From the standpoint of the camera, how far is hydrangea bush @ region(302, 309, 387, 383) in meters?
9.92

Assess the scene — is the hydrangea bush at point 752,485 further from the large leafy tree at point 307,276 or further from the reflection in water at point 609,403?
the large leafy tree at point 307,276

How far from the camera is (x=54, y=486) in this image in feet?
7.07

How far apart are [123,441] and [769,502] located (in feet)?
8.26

———

Written exercise
Copy out all of the material above, substituting "flowering shrub" for each occurrence of "hydrangea bush" and leaving everything else as it is.

Expected answer
From the standpoint of the camera, how far is flowering shrub @ region(302, 309, 387, 383) in meters?
9.92

Assess the scene — is the flowering shrub at point 752,485 further from the large leafy tree at point 307,276 or further from the reflection in water at point 609,403?
the large leafy tree at point 307,276

How far from the camera is (x=54, y=486) in this image in feet?
7.07

How far apart are [123,441] and [769,502] located (in feet)?
8.26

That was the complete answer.